I was looking for a new project, having just got a job back in the 'modern world' following the best part of a decade working with vintage cars and I thought that I would need something with historical links to keep my brain awake and interested. Gardening is my hobby and I said to myself, I could do with a good Sieve and it's really gone on from there.


In early 2018, after seven or so months of research, trial and error I finally made my first Sieve. There is no known
literature and very few pictures covering this craft like with so many others so progress was slow. Pictures from a few folk that had visited the previous makers were gradually sent to me so that I could use them to help piece bits together. The practices, all custom made tooling to actually make the Sieves and Riddles all had to be worked out at this point.

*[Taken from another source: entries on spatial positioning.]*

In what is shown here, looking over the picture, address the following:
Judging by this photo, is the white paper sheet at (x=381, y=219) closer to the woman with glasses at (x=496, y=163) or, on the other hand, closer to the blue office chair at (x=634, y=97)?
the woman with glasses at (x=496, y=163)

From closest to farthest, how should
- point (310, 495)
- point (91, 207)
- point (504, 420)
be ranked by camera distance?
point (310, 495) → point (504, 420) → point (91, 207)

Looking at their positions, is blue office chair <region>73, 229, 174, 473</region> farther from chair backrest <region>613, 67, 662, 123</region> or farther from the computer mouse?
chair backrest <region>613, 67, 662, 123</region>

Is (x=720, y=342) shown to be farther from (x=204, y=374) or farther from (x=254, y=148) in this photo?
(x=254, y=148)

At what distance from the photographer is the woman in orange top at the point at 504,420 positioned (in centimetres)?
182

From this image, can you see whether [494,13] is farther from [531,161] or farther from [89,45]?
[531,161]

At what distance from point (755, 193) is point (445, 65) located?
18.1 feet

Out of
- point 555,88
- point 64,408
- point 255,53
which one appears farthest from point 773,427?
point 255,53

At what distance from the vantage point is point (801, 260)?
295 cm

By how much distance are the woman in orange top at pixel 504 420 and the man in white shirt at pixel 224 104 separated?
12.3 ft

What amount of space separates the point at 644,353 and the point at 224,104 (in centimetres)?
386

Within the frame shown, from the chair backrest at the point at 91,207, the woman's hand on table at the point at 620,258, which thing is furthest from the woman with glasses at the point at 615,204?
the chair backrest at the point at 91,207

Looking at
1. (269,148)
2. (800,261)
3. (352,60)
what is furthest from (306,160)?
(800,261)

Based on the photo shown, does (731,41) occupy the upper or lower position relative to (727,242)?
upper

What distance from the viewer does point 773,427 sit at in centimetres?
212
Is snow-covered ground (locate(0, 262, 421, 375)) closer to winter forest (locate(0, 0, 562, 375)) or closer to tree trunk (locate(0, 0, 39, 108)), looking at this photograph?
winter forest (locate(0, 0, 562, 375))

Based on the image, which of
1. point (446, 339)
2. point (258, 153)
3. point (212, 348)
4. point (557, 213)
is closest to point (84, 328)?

By a stroke of luck following Heritage Crafts sharing the picture of my Sieve on social media the sister of retired Sieve & Riddle Maker Mike Turnock saw the picture, and was then able to put us in touch. I received a huge amount of advice and guidance from Mike formerly of Hill & Sons in Derbyshire, he was so gracious and generous with his time and all the information I needed to know to get Riddle making and with that in September of 2018, having watched Mike make a Riddle earlier that afternoon I made my first Riddle.


So I had made one of each tool, but now was the time where I had to put in the work to make something acceptable for folk to use and to find suppliers that would deal with little old me ordering small amounts. Timber yards thought I had landed from the moon when I asked about could they supply straight grain, knot free wood and all but one could not help me. When usable supplies ran thin there I found myself again without a wood supplier, and then by another stroke of luck one found me. This was the winter of 18/19 and I still work with the same mill now.


With everything in place and people starting to ask for tools, the business was established in March 2019.


Each tool is made by one pair of hands from start to finish under one roof, from cutting the wood into strips, steam bending those strips into hoops and then either fitting a pre woven mesh (Sieve) or weaving a mesh by hand (Riddle), wire by wire.


Rugged and simple in their design, I make these tools with practicality and longevity in mind. Most of my tools are backed by a 15 year guarantee.


I have supplied many tool to all sorts of folk from the humble gardener, baker, shell fisherman, national gardens and nurseries, forges, food manufacturers, coffee and pasta makers, textile workers, fruit pressers and more.


Proudly a cottage industry, keeping small and working slow is allowing me to pay serious attention to each tool that I do.  I make up to 300 tools per year, mainly on a made to order basis with a short waiting list.